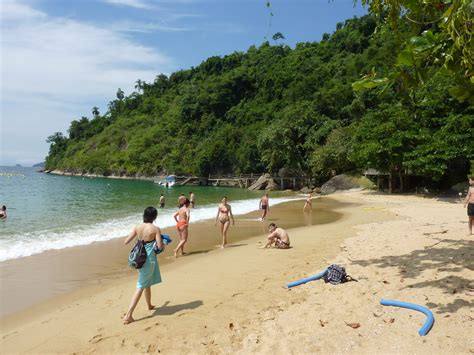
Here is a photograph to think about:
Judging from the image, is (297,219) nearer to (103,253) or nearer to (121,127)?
(103,253)

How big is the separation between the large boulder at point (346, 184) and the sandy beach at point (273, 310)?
30.1 meters

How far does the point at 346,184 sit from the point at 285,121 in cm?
1672

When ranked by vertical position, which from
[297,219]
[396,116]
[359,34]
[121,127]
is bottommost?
[297,219]

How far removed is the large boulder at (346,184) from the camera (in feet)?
126

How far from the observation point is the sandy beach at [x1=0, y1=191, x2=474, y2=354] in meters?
4.43

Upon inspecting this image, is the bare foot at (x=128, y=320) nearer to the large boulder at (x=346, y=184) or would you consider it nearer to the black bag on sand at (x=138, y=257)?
the black bag on sand at (x=138, y=257)

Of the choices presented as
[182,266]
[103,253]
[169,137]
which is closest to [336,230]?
[182,266]

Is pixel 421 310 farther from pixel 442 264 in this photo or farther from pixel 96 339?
pixel 96 339

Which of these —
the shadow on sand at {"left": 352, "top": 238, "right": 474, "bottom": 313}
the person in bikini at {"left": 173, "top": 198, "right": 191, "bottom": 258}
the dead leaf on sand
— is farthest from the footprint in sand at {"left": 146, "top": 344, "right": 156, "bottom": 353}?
the person in bikini at {"left": 173, "top": 198, "right": 191, "bottom": 258}

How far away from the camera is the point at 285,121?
Answer: 52.9m

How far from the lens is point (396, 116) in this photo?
29.8 meters

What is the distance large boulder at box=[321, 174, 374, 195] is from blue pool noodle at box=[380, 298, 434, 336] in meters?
34.2

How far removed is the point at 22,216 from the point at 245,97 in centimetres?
7363

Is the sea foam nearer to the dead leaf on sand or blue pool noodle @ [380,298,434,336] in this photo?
the dead leaf on sand
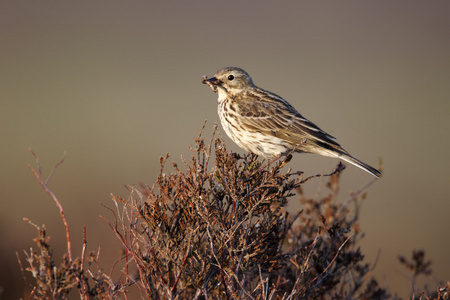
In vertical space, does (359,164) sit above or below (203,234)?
above

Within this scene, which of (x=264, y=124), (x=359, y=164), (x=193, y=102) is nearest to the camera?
(x=359, y=164)

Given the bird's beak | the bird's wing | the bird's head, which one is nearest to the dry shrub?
the bird's wing

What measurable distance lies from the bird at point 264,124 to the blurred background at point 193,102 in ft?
10.1

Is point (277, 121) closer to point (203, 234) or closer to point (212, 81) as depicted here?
point (212, 81)

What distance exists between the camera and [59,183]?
1700 cm

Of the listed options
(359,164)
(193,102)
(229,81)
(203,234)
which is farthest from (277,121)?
(193,102)

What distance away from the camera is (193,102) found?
27.1 m

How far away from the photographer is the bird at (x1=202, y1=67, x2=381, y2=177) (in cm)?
682

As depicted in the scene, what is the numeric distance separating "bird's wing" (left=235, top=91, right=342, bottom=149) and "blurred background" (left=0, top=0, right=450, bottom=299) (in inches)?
124

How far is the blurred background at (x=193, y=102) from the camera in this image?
51.1ft

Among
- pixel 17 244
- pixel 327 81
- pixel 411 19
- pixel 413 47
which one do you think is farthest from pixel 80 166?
pixel 411 19

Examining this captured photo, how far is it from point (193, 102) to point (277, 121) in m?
20.0

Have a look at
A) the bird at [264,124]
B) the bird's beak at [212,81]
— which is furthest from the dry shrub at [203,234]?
the bird's beak at [212,81]

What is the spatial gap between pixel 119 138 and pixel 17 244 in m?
12.6
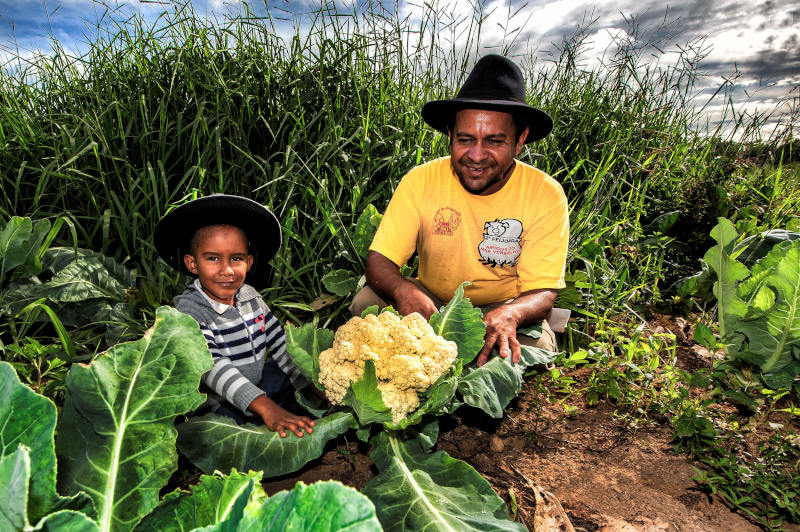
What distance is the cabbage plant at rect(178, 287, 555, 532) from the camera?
153 cm

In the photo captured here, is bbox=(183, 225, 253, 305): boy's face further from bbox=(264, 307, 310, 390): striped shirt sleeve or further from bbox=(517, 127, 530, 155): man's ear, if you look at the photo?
bbox=(517, 127, 530, 155): man's ear

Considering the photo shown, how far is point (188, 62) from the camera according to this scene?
12.1 ft

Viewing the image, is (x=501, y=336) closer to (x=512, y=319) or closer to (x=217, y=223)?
(x=512, y=319)

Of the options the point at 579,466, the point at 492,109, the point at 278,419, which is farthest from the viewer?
the point at 492,109

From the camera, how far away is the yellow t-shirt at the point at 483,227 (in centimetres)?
256

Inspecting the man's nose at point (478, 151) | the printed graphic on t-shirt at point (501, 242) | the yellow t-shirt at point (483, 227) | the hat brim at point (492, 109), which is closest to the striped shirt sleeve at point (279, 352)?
the yellow t-shirt at point (483, 227)

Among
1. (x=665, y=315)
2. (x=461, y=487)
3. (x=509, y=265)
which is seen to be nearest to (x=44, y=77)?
(x=509, y=265)

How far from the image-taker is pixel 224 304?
2.04 metres

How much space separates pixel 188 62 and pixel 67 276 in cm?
192

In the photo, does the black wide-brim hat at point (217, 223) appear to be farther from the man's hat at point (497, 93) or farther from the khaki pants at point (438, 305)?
the man's hat at point (497, 93)

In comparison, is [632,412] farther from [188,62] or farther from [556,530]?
[188,62]

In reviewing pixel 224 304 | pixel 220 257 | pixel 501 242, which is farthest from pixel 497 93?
pixel 224 304

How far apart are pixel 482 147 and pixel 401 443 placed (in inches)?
57.9

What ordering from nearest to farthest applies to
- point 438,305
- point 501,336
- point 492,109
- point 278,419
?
1. point 278,419
2. point 501,336
3. point 492,109
4. point 438,305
☆ ☆ ☆ ☆ ☆
Exercise requirements:
Please edit the material above so that every "large boulder" becomes "big rock", with nothing else changed. Leave the pictures out of your version.

Result below:
Here is a photograph to think about:
Judging from the image, is (297,219) nearer to (103,253) or nearer to (121,127)?
(103,253)

How big is the separation between the big rock at point (346, 184) and the sandy beach at point (273, 310)?
30.1 meters

How far does the point at 346,184 sit from the point at 285,121 in cm?
1672

When ranked by vertical position, which from
[297,219]
[396,116]
[359,34]
[121,127]
is bottommost?
[297,219]

How far removed is the big rock at (346,184) from the camera (in feet)?
126

How far from the observation point is the sandy beach at [x1=0, y1=191, x2=474, y2=354] in meters?
4.43

Upon inspecting this image, is the bare foot at (x=128, y=320) nearer to the big rock at (x=346, y=184) or would you consider it nearer to the black bag on sand at (x=138, y=257)?
the black bag on sand at (x=138, y=257)

Of the choices presented as
[182,266]
[103,253]
[169,137]
which is closest to [336,230]?
[182,266]

Is pixel 421 310 farther from pixel 442 264 in this photo or farther from pixel 96 339?
pixel 96 339

Which of these —
the shadow on sand at {"left": 352, "top": 238, "right": 474, "bottom": 313}
the person in bikini at {"left": 173, "top": 198, "right": 191, "bottom": 258}
the dead leaf on sand
— is farthest from the footprint in sand at {"left": 146, "top": 344, "right": 156, "bottom": 353}?
the person in bikini at {"left": 173, "top": 198, "right": 191, "bottom": 258}

How far away from the camera is the point at 285,121?
Answer: 52.9m

How far from the lens is point (396, 116) in this photo?
29.8 meters

What is the distance big rock at box=[321, 174, 374, 195] is from blue pool noodle at box=[380, 298, 434, 336] in meters?
34.2

How far removed is the point at 22,216 from the point at 245,97 in centimetres?
7363

Is the sea foam nearer to the dead leaf on sand or blue pool noodle @ [380,298,434,336] in this photo?
the dead leaf on sand
In vertical space, does (359,164) sit above or below (203,234)?
above

Within this scene, which of (x=264, y=124), (x=359, y=164), (x=193, y=102) is nearest to the camera?
(x=359, y=164)

Given the bird's beak | the bird's wing | the bird's head, which one is nearest to the dry shrub?
the bird's wing

What measurable distance lies from the bird at point 264,124 to the blurred background at point 193,102 in ft?
10.1

Is point (277, 121) closer to point (203, 234) or closer to point (212, 81) as depicted here?
point (212, 81)

What distance exists between the camera and [59,183]?
1700 cm

Of the listed options
(359,164)
(193,102)
(229,81)
(203,234)
which is farthest from (277,121)?
(193,102)

What distance away from the camera is (193,102) found?
27.1 m

How far away from the photographer is the bird at (x1=202, y1=67, x2=381, y2=177) (in cm)?
682

As depicted in the scene, what is the numeric distance separating "bird's wing" (left=235, top=91, right=342, bottom=149) and "blurred background" (left=0, top=0, right=450, bottom=299) (in inches)?
124

How far is the blurred background at (x=193, y=102) from the camera in this image?
51.1ft

Among
- pixel 17 244
- pixel 327 81
- pixel 411 19
- pixel 413 47
which one do you think is farthest from pixel 80 166?
pixel 411 19

Examining this captured photo, how far is it from point (193, 102) to point (277, 121) in m?
20.0

Have a look at
A) the bird at [264,124]
B) the bird's beak at [212,81]
— which is furthest from the dry shrub at [203,234]?
the bird's beak at [212,81]

What is the spatial gap between pixel 119 138 and pixel 17 244 in m?
12.6
What distance is the cabbage plant at rect(178, 287, 555, 532) from the camera?
153 cm

In the photo captured here, is bbox=(183, 225, 253, 305): boy's face further from bbox=(264, 307, 310, 390): striped shirt sleeve or further from bbox=(517, 127, 530, 155): man's ear, if you look at the photo?
bbox=(517, 127, 530, 155): man's ear

Considering the photo shown, how far is point (188, 62) from the camera according to this scene?
12.1 ft

Viewing the image, is (x=501, y=336) closer to (x=512, y=319) or closer to (x=217, y=223)?
(x=512, y=319)

Of the options the point at 579,466, the point at 492,109, the point at 278,419, which is farthest from the viewer?
the point at 492,109

From the camera, how far away is the yellow t-shirt at the point at 483,227 (in centimetres)?
256

Inspecting the man's nose at point (478, 151) | the printed graphic on t-shirt at point (501, 242) | the yellow t-shirt at point (483, 227) | the hat brim at point (492, 109), which is closest to the striped shirt sleeve at point (279, 352)?
the yellow t-shirt at point (483, 227)

Among
1. (x=665, y=315)
2. (x=461, y=487)
3. (x=509, y=265)
which is seen to be nearest to (x=44, y=77)?
(x=509, y=265)

How far from the image-taker is pixel 224 304?
2.04 metres

How much space separates pixel 188 62 and pixel 67 276 in cm?
192

In the photo, does the black wide-brim hat at point (217, 223) appear to be farther from the man's hat at point (497, 93) or farther from the khaki pants at point (438, 305)?
the man's hat at point (497, 93)

In comparison, is [632,412] farther from [188,62] or farther from [556,530]?
[188,62]

In reviewing pixel 224 304 | pixel 220 257 | pixel 501 242, which is farthest from pixel 497 93?
pixel 224 304

How far apart are pixel 482 147 and pixel 401 443 placed (in inches)?
57.9

What ordering from nearest to farthest applies to
- point 438,305
- point 501,336
- point 492,109
- point 278,419
?
1. point 278,419
2. point 501,336
3. point 492,109
4. point 438,305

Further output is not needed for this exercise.